Selected text:
== Segment start ==
Bacterial Cell Biology

Our lab is mainly focusing on the biology of bacterial genomes using two model Alphaproteobacteria: the Caulobacter crescentus environmental bacterium with a unique circular chromosome and the Agrobacterium tumefaciens plant pathogen with a multi-partite genome.

  • Chromosome replication and maintenance in Alphaproteobacteria

Over the last decade, we characterized a diversity of regulatory mechanisms ensuring that the bacterial genome is replicated at the right time of the cell cycle, at the right frequency and with the highest fidelity. We recently showed that the replisome of Caulobacter crescentus is spatially associated with its DNA mismatch repair (MMR) system, accelerating the detection and the repair of replication mistakes. In this bacterium, the regulated inactivation of the DnaA (RIDA) replication initiator appears to be the main mechanism controlling the frequency of chromosome replication and it is the target of a few novel regulatory pathways adapting cell cycle progression to environmental conditions. We are now exploring how Alphaproteobacteria with multi-partite genomes, such as Agrobacterium tumefaciens, control the replication of more complex genomes.
== Segment end ==
Dataset:
== Segment start ==
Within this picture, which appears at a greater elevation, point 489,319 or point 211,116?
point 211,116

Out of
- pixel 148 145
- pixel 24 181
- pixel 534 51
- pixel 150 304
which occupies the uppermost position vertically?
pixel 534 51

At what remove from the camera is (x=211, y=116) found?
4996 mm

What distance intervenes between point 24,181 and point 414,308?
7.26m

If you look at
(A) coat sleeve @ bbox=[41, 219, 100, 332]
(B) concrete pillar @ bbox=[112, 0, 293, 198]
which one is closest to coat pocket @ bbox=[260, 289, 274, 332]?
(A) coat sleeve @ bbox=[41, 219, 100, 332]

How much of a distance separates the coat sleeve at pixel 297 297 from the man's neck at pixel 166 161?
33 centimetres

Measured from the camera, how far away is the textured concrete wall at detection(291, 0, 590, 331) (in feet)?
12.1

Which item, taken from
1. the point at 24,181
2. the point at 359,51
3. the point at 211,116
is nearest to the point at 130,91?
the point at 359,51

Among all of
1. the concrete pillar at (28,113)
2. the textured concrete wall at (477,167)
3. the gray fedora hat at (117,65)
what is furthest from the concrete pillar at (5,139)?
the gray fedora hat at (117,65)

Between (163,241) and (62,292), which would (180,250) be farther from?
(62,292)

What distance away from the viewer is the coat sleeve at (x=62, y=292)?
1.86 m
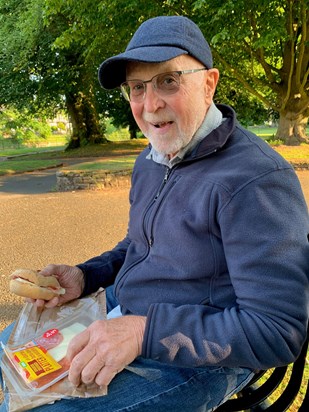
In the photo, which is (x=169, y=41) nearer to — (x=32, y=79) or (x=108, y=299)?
(x=108, y=299)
== Segment end ==
Work instructions:
Reproduce the bacterial cell biology text word for word, starting at the words "Our lab is mainly" and stopping after the words "a multi-partite genome.".

Final answer:
Our lab is mainly focusing on the biology of bacterial genomes using two model Alphaproteobacteria: the Caulobacter crescentus environmental bacterium with a unique circular chromosome and the Agrobacterium tumefaciens plant pathogen with a multi-partite genome.